Mentre Norman, il giorno dopo, si avviava a Hempnell, notò in maniera insolitamente intensa quanto fosse “pseudo” lo stile gotico del collegio. Com’era scarso il pensiero scientifico che si nascondeva sotto quell’architettura troppo ornata, e quanta preoccupazione vi si celava, per gli stipendi troppo bassi, per le spese amministrative troppo alte. E fra gli stessi studenti, scarsa era la passione per gli studi, e molta la passione, punto e basta… anche se si trattava di una passione timida, derivata dalla pubblicità e stimolata dal cinema.

Ma forse i simboli di quell’architettura tetra volevano simboleggiare proprio questo, anche in quei tempi monastici i chiostri ed i contrafforti avevano un loro ruolo funzionale.

I viali ora erano vuoti, tranne poche persone che procedevano frettolosamente. Entro pochi minuti tutto il corpo studentesco sarebbe uscito dalla cappella, una marea di bluse e golfini.

Un camion sgusciò all’angolo della strada nell’attimo in cui Norman stava per attraversare. Egli indietreggiò tornando sul marciapiede, con un moto di disgusto. Nel nostro mondo condizionato dal motore a scoppio tollerava le automobili comuni; ma i camion, chissà perché, gli suggerivano un malsano gigantismo, provocando in lui una ripugnanza irrazionale.
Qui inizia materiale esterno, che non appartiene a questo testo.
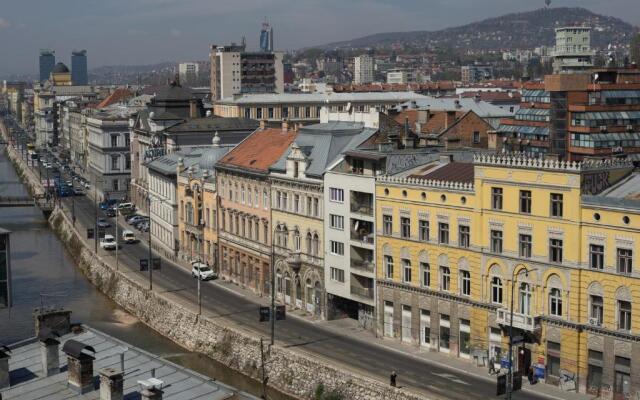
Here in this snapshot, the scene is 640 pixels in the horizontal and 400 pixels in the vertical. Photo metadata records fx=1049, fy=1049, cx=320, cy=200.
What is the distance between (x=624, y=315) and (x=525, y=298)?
5471 mm

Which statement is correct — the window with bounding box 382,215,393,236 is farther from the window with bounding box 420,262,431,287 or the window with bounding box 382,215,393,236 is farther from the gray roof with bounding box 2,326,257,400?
the gray roof with bounding box 2,326,257,400

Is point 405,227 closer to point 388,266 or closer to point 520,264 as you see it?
point 388,266

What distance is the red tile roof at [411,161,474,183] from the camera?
177ft

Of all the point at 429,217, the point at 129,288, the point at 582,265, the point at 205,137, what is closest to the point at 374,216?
the point at 429,217

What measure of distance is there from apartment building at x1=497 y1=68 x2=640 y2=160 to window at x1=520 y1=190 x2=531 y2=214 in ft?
150

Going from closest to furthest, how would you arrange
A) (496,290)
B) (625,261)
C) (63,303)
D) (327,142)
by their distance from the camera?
(625,261) < (496,290) < (327,142) < (63,303)

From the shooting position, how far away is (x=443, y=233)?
176 feet

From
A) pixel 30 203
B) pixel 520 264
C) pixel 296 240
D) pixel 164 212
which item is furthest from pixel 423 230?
pixel 30 203

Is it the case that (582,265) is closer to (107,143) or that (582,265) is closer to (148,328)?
(148,328)

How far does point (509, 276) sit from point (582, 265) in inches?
167

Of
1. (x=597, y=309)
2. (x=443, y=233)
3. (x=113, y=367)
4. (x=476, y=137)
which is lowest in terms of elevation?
(x=597, y=309)

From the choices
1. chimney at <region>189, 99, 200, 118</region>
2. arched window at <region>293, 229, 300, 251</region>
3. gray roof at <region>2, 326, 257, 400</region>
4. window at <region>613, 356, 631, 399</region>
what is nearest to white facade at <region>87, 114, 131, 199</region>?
chimney at <region>189, 99, 200, 118</region>

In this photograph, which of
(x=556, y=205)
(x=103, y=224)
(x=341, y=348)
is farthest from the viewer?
(x=103, y=224)

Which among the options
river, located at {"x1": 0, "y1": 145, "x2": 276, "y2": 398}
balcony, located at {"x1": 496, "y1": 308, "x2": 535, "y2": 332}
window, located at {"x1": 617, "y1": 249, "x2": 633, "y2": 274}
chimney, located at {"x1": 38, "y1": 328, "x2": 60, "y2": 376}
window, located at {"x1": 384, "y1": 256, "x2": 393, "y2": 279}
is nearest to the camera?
chimney, located at {"x1": 38, "y1": 328, "x2": 60, "y2": 376}
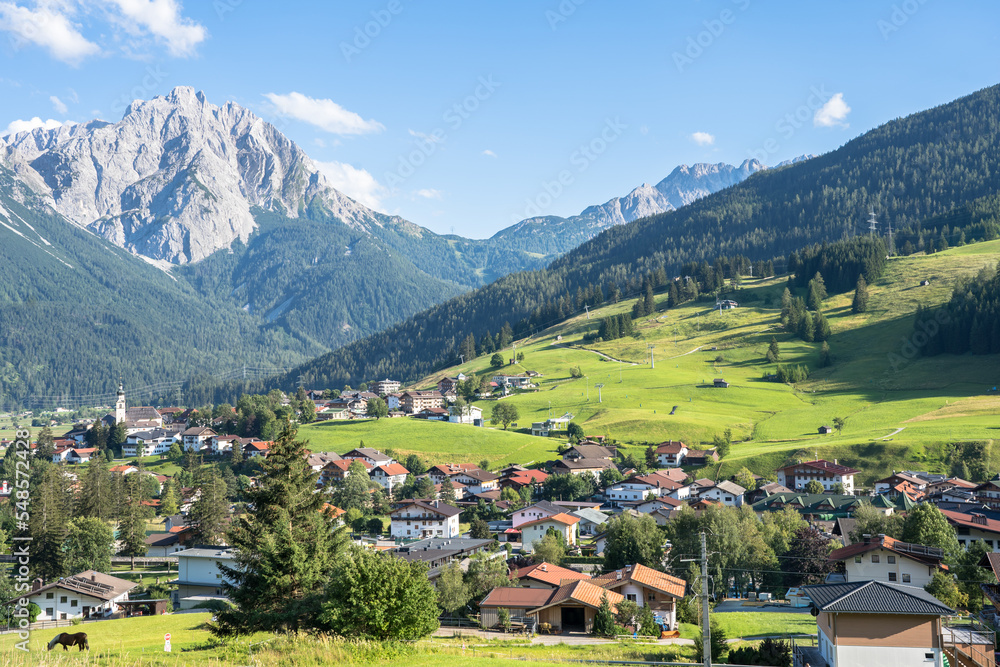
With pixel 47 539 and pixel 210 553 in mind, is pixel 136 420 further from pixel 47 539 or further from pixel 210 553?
pixel 210 553

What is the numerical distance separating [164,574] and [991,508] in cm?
7341

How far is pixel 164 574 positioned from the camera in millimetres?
67188

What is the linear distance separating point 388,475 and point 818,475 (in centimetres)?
5385

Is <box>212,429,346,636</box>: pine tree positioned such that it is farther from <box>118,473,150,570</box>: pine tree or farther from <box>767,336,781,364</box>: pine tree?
<box>767,336,781,364</box>: pine tree

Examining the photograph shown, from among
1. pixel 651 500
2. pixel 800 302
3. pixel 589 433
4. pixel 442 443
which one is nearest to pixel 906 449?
pixel 651 500

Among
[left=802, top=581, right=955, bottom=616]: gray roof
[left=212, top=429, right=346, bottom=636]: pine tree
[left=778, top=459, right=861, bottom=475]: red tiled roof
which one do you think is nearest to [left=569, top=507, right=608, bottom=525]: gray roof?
[left=778, top=459, right=861, bottom=475]: red tiled roof

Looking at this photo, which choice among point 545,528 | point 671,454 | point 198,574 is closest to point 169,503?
point 198,574

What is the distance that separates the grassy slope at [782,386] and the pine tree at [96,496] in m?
38.9

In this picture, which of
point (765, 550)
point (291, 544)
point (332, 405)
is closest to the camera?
point (291, 544)

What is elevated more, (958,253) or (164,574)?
(958,253)

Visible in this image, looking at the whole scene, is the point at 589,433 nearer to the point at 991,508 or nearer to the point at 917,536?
the point at 991,508

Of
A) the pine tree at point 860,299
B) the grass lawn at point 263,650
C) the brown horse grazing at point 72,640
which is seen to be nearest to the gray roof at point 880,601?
the grass lawn at point 263,650

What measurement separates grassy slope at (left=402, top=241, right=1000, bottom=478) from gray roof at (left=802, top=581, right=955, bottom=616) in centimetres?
6511

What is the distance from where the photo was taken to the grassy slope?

Guardandosi rapidamente intorno prima di riattraversare, vide con la coda dell’occhio una figura che pareva quella di una studentessa. Era fortemente in ritardo per il servizio religioso, oppure l’aveva saltato del tutto. Dopo un attimo si rese conto che quella figura era la signora Carr, e rallentò il passo per attenderla.

L’errore era naturale. A dispetto dei settant’anni certamente compiuti, la preside delle professoresse, una donna dai capelli candidissimi, aveva una figura e un portamento molto giovanili. Il passo era vivace e quasi elastico. Osservandola attentamente si notava però il collo troppo scuro solcato da mille rughe e era chiaro che quel corpo era sottile a causa degli anni e non della giovinezza. I modi giovanili della signora Carr non erano dovuti ad affettazione, o a uno struggente aggrapparsi alla vita sessuale; anche se lo fosse stato, non lo dava ad intendere. Ma questa falsa giovinezza era dovuta a una famelica infatuazione di gioventù, di freschezza, tale da influenzare perfino le cellule e la tensione elettrica del suo corpo.

Addirittura il culto della giovinezza, fra i professori dei nostri collegi universitari, pensò Norman, una forma particolare del grande culto americano della giovinezza, un impulso quasi vampirico a nutrirsi dei sentimenti e dell’entusiasmo giovanili.

L’arrivo della signora Carr interruppe il filo dei suoi pensieri.

«E come sta Tansy?» chiese lei con una sollecitudine così affabile che per un attimo Norman si chiese se la preside delle professoresse non possedesse qualcosa di più di quell’intuitivo filo diretto con la vita privata dei colleghi, che generalmente le si attribuiva. Fu solo un attimo. Dopo tutto, l’affabile sollecitudine era una necessità professionale, per la preside.